The facts are in. Instead of promoting choice, much of the nearly $400 million for expanded Ohio school vouchers went to those already attending private schools.

Last June, when the Ohio House passed Amended Substitute House Bill 33, the two-year state budget, sending it to Gov. Mike DeWine’s desk for his signature, House Majority leadership celebrated the “landmark” expansion of EdChoice school vouchers, loosening income caps to make voucher benefits available to all Ohio families.

“Along with funding public education, the budget makes a landmark investment in school choice with a universal voucher program,” the statement from House Republican leadership said. “This program is designed to safeguard lower-income families and offers options beyond traditional public schools. By expanding access to vouchers, Ohio ensures parents can make the best decisions for their children’s education.”

But data from implementation of this “landmark investment in school choice … designed to safeguard lower-income families” suggest it did very little to provide school choice or to help low-income families.

Instead, parents in affluent communities like Rocky River, Westlake and Bay Village with kids already in private and parochial schools appear to have taken immediate advantage of the new eligibility rules. Families of four up to 450% of poverty levels (that is, earning up to $135,000 a year) now qualify for full taxpayer-funded vouchers, and those making more money qualify for partial vouchers.

◆ Short task ◆
Reproduce the part of the Ohio voucher text between "The facts are" and "all Ohio families.", inclusive. The material that follows is separate from the Ohio voucher text.

◆ Dataset excerpt ◆

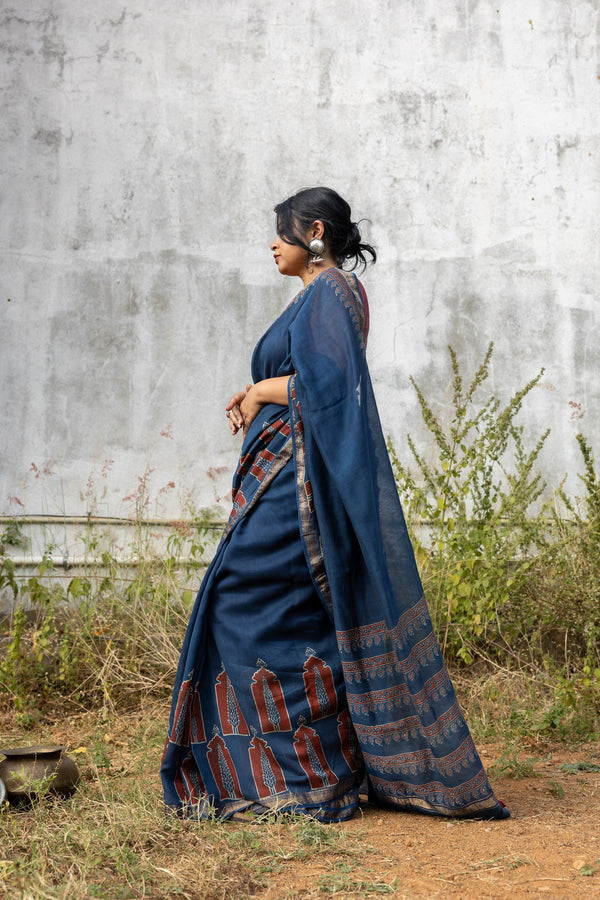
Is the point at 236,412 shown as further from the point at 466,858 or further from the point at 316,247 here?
the point at 466,858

◆ Response to the task ◆
The facts are in. Instead of promoting choice, much of the nearly $400 million for expanded Ohio school vouchers went to those already attending private schools.

Last June, when the Ohio House passed Amended Substitute House Bill 33, the two-year state budget, sending it to Gov. Mike DeWine’s desk for his signature, House Majority leadership celebrated the “landmark” expansion of EdChoice school vouchers, loosening income caps to make voucher benefits available to all Ohio families.